### Goals
1. In the passage on sitcom laugh tracks, what did sitcom producers start using to deal with sparse laughter and poorly synced audience audio?
2. Shorten the paragraph of the passage on sitcom laugh tracks that begins "But as sitcoms moved away from theatre" into two or three bullet points, keeping its main facts.
3. Write out, word for word, the stretch of the passage on sitcom laugh tracks from "Sitcoms were originally" through "the live performance.".

### Page
Sitcoms were originally an evolution of theatre, which meant that individual scenes were performed like a play in the studio with a real audience sitting in front of the setup — the fourth wall, so to speak. And the laughs you heard in the earliest sitcoms were genuine laughs from the audience sitting in the studio watching the live performance.
But as sitcoms moved away from theatre and into the realm of TV, the actors started doing multiple retakes for the same scene. The in-studio audience would laugh at the jokes in probably the first one or two takes, post which they would get bored. So by the time the final take was shot, no one would be laughing.
This meant that the laughter was sparse and the audio recorded from earlier versions of the audience laughing couldn’t be synced well enough with the actors' to sound clean. Hence, sitcom producers started using pre-recorded and inauthentic laugh tracks to solve this problem.
In the meantime — and this is totally my guess — they must have also realised that laughter tracks work based on social proof, in that when you’re in a group and others with you start laughing, your natural instinctive response is to laugh together with them. Notice your mouth immediately break out into at least a smile if not a laugh, the next time you see your friends laughing at a joke you’re unaware of.
The producers realised that laugh tracks cut the writers some slack from making every joke genuinely funny. With these, the writers could now get by writing a lot of jokes that weren’t funny at all. Because think about what happens when a joke doesn’t land well and there is no laughing track to fill in the silence.

### Supplied data
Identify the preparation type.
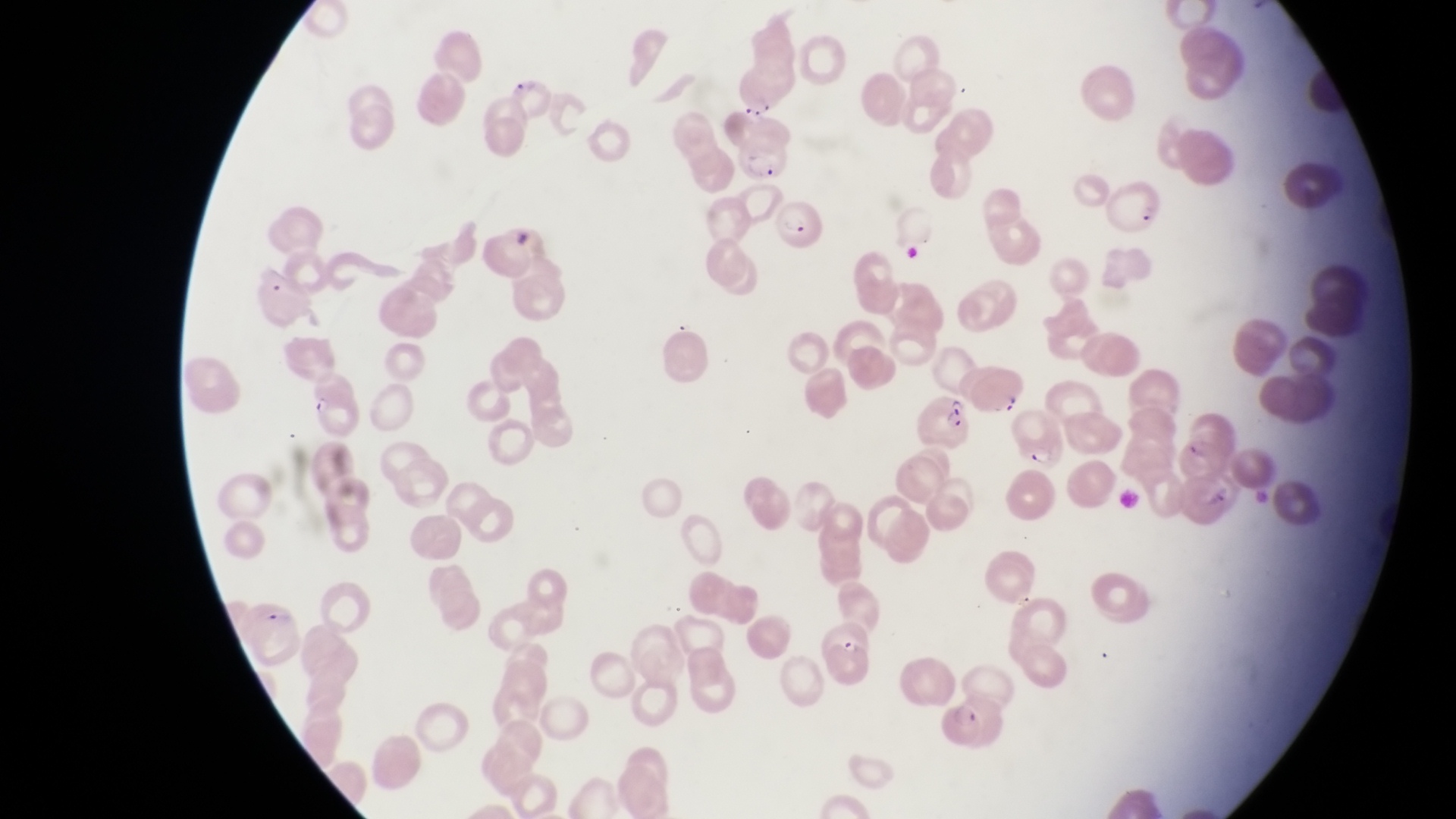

### Results of the tasks
1. Pre-recorded and inauthentic laugh tracks.

2.
- As sitcoms moved from theatre to TV, actors began doing multiple retakes of the same scene.
- The studio audience laughed only during the first one or two takes, then got bored.
- By the final take, no one was laughing.

3.
Sitcoms were originally an evolution of theatre, which meant that individual scenes were performed like a play in the studio with a real audience sitting in front of the setup — the fourth wall, so to speak. And the laughs you heard in the earliest sitcoms were genuine laughs from the audience sitting in the studio watching the live performance.